やれテナガザルを見たいとか、銘菓は駅で買えるだろうけど寄れるものなら店舗に行って店構えや期間限定商品を見たいとか好きに発言したあと「今日決めないといけないことってあるのかな」と投げかけると急に話し始め、交通整理をしてくれた。その後アマオケの練習が始まって終わった。電車の中では『羊と自分が同じ延長線上にいる』を読んでいた。造本がおしゃれなZINE。モンゴル武者修行の参加者による文章をまとめてある。夕食、味の素のギョーザ、かるじゃが、ピンクロケットのトッポギ。カップトッポギはヨッポギのしか食べたことがなくて、他の銘柄にしようとピンクロケットのにした。全部投入した粉末スープの色を見て「あっ、終わった」と口から出た。だしの茶色とかではなくて、全部トウガラシの赤い粉だった。海外のインスタント食品をつくるときの心得、粉末スープは様子を見て入れるというのをすっかり忘れていた。完食すると明日、胃もお尻も終わってしまうがどうするか。ちくわもウインナーもじゃこ天も入れてしまったので捨てるには惜しい。口が痛いのを我慢してそーっと食べた。冷めると少し食べやすくなり、おいしい気もしてきた。ヨッポギは甘すぎ、ピンクロケットは辛すぎ。トッポギの餅だけ買ってきて辛ラーメンの粉で煮ると満足できるだろうか。

4/17(月)

朝食、はちみつシナモントースト。昼食、納豆ご飯、せりと卵の炒め物。オリーブオイルと塩の味。夕食、トマトパスタ。ツナとなすの炒め物の残り、トマトジュースを入れた。
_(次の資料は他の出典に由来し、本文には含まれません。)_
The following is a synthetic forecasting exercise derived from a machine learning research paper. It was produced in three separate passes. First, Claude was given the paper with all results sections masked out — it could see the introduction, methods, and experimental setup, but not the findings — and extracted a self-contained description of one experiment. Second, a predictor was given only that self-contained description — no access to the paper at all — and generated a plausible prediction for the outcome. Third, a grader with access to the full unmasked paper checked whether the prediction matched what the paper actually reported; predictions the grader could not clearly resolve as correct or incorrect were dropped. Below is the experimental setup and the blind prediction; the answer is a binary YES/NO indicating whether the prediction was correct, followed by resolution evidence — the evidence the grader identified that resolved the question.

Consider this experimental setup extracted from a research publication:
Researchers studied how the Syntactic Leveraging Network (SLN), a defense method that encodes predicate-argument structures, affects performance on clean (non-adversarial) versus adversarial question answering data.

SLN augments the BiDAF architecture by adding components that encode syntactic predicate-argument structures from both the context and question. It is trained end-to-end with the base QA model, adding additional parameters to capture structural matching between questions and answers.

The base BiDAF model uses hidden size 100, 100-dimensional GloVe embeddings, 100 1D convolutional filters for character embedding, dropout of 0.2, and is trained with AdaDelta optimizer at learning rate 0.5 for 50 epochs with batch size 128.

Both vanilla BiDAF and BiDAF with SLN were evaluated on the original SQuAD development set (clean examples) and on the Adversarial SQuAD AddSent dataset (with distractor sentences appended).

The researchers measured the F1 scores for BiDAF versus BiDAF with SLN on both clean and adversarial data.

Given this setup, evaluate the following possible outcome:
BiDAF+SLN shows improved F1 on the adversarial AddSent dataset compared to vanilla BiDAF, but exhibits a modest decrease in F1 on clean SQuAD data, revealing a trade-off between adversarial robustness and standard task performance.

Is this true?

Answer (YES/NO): NO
通勤電車では引き続き村上龍の本を読んでいた。一番後ろの女性専用車両に乗るため、いったん空いている別のホームへ降りて端まで行ってからホームをうつることにした。

終業後、カロブックショップでサラームサラームのトークイベントに行った。日本でイランの作家を紹介したり、翻訳出版したりされているという方。旅の写真とみやげ話のスライドショー。とにかくイランのすいかがおいしかったらしい。「キットカットの赤と、お砂糖の袋の黄色と、お皿の青と。こういうちょっとしたところがおしゃれなんですよねイランって」「なんだかとってもいじわるそうに写ってしまったんですけどこの人はとてもいい人です」「動画の下に監督って私の名前がクレジットされてますけどこれは勝手に出たんです!」率直で親しみやすい語り口でマスクの下で笑顔になった。イランのお茶とお菓子つき。紙皿に干しぶどう、ヌガー、干菓子のようなもの、そしてデーツにくるみを挟んだお菓子が盛られていた。この紙皿が四角くて赤くてぱっと見では紙皿には見えなくてさすがだった。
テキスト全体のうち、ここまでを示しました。